Many of the soldiers were very young and I guess a few could be long-lived and if their kid was also long-lived, I suppose it is possible
I would guess that he is one of the last.
The last of the widows just died off a few years go.
I absolutely loves me some history.
I watched the patriots earlier tonight and saw some names from the revolution that I’d like to research.
Salem Poor (black)
Prince Eastabrook (black)
James Armistead Lafayette (black)
John Honeyman (white)
Sybil Ludington (white)
Peter Fransisco (white)
Betty Zane (white)
Around 1996 I was camping at a state campground near Vidalia, GA. I had a little 5 inch TV but it would only pick up a single UHF station.
I was watching it and they were interviewing a 100 year old Black lady. One of the more interesting things about her was that her Father, a Black man had served in the Confederate Army.

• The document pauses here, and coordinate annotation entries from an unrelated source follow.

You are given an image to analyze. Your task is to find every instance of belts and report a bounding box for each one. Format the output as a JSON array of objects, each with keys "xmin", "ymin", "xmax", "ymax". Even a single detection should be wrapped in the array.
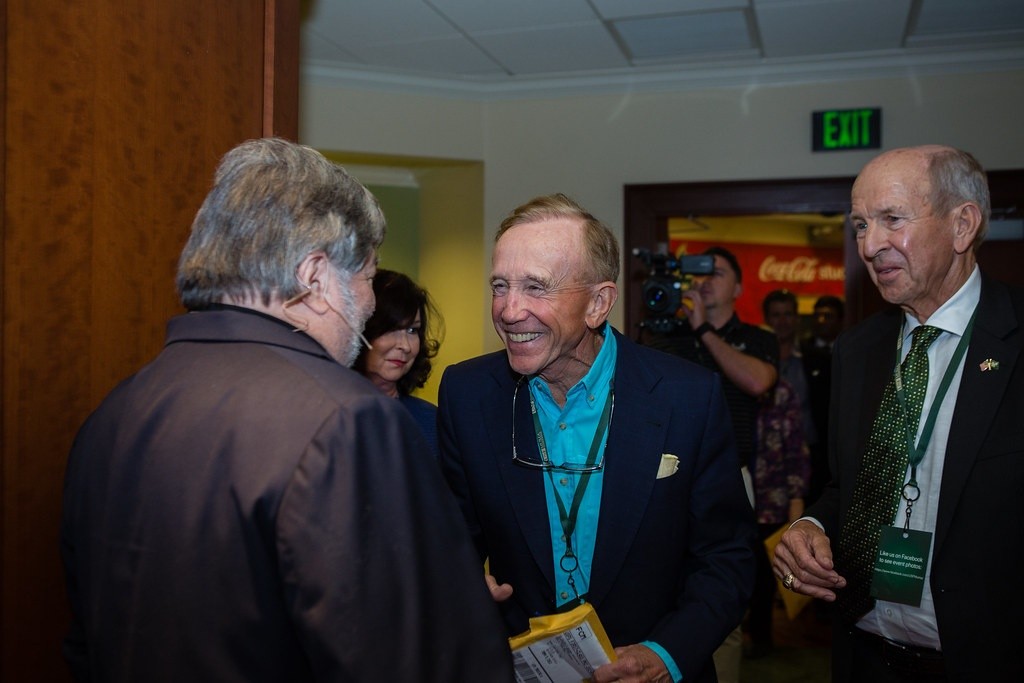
[{"xmin": 849, "ymin": 628, "xmax": 944, "ymax": 679}]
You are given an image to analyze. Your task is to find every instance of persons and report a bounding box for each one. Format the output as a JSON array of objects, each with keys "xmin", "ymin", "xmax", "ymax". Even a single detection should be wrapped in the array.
[
  {"xmin": 771, "ymin": 144, "xmax": 1024, "ymax": 683},
  {"xmin": 639, "ymin": 248, "xmax": 845, "ymax": 660},
  {"xmin": 61, "ymin": 138, "xmax": 522, "ymax": 683},
  {"xmin": 440, "ymin": 191, "xmax": 779, "ymax": 683},
  {"xmin": 352, "ymin": 269, "xmax": 440, "ymax": 465}
]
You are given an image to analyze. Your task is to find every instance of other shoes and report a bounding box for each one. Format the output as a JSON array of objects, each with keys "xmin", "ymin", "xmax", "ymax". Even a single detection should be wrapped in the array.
[{"xmin": 743, "ymin": 630, "xmax": 773, "ymax": 658}]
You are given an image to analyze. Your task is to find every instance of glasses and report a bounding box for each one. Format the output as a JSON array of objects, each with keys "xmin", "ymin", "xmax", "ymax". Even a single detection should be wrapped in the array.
[{"xmin": 510, "ymin": 387, "xmax": 615, "ymax": 471}]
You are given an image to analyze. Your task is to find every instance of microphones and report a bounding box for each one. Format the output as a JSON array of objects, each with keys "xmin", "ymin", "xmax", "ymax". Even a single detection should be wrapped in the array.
[{"xmin": 324, "ymin": 298, "xmax": 373, "ymax": 351}]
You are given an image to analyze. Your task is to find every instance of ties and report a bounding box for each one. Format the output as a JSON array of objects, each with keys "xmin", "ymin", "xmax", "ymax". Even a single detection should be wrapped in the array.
[{"xmin": 831, "ymin": 325, "xmax": 942, "ymax": 613}]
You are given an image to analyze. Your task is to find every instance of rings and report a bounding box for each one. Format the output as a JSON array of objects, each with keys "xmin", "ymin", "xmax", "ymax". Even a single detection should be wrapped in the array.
[{"xmin": 783, "ymin": 573, "xmax": 794, "ymax": 589}]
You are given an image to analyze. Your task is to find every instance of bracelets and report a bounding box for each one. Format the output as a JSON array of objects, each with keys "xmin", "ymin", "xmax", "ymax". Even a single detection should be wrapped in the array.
[{"xmin": 696, "ymin": 321, "xmax": 721, "ymax": 343}]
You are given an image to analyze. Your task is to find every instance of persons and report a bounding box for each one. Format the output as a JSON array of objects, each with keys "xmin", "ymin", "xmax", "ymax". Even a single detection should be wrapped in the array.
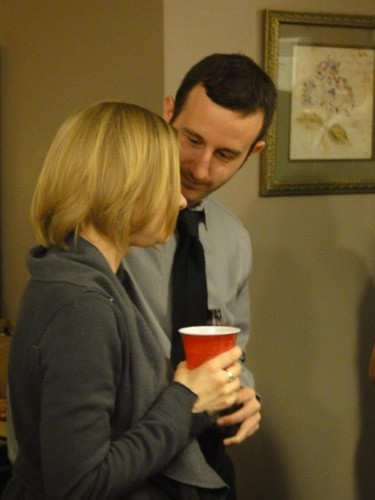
[
  {"xmin": 122, "ymin": 53, "xmax": 276, "ymax": 500},
  {"xmin": 9, "ymin": 102, "xmax": 243, "ymax": 500}
]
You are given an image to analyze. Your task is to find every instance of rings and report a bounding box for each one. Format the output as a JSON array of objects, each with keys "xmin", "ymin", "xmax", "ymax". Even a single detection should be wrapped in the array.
[{"xmin": 224, "ymin": 367, "xmax": 236, "ymax": 385}]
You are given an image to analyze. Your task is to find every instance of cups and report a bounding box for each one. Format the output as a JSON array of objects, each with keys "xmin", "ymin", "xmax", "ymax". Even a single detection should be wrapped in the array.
[{"xmin": 178, "ymin": 326, "xmax": 242, "ymax": 369}]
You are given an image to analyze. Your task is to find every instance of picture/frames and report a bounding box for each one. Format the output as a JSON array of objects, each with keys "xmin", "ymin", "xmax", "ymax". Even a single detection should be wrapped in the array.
[{"xmin": 258, "ymin": 8, "xmax": 375, "ymax": 198}]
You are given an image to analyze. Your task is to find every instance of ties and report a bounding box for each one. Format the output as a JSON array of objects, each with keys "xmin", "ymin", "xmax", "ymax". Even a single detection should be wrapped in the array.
[{"xmin": 169, "ymin": 208, "xmax": 237, "ymax": 495}]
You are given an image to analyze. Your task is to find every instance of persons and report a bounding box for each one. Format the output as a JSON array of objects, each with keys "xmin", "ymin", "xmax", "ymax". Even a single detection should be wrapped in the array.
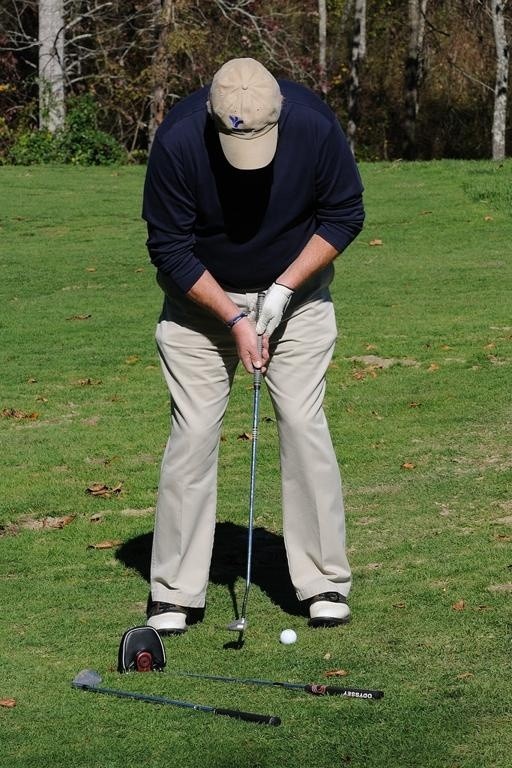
[{"xmin": 140, "ymin": 55, "xmax": 366, "ymax": 633}]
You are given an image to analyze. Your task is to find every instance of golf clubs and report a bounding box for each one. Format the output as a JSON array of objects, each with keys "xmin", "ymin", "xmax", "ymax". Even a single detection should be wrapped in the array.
[
  {"xmin": 71, "ymin": 669, "xmax": 281, "ymax": 730},
  {"xmin": 226, "ymin": 291, "xmax": 266, "ymax": 631}
]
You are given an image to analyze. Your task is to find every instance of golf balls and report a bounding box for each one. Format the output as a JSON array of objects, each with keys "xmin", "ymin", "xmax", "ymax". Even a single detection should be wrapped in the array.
[{"xmin": 280, "ymin": 628, "xmax": 297, "ymax": 647}]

She recalled how when she was a child, he took a trip by railroad to Chattanooga. He was gone for a week and she learned he had attended a reunion of Confederate veterans.
I am sure she is gone by now.
I’m five generations out. The last of the sons of the Civil War veterans in my family died in the Sixties. I remember one of them from when I was three or four. He popped us some popcorn on the wood stove in his basement, where his wood shop was. I still have a couple of items he turned on his lathe.
I read that and said “no way”, and then I did a little math. If a vet serving in his teens had sired a child in his 70’s and that child had a long life, then I’ll be dipped in spit, it absolutely could happen. Wow.
RIP.
Escaped from Demorat Party slavery only to see most of his people slip into Demorat Party slavery by other means. Socialism then and now.
“Luke Martin Sr., who died at age 84 in 1920 when the son was just a few years old...”
Wow, Hugh Hefner before there was a Hugh Hefner. Still getting lucky at 83...long before Viagra.
I only have to live 11 more years to beat that record.
Im 76 now ao I have a good chance of making it since I can count on my 2 hands all my relatives that have died before 90 in the last 200 years.
A spouse, who was still receiving a pension check, passed away only a few years ago. Soldier married a young woman early in the 20th century and she lived into the 21st.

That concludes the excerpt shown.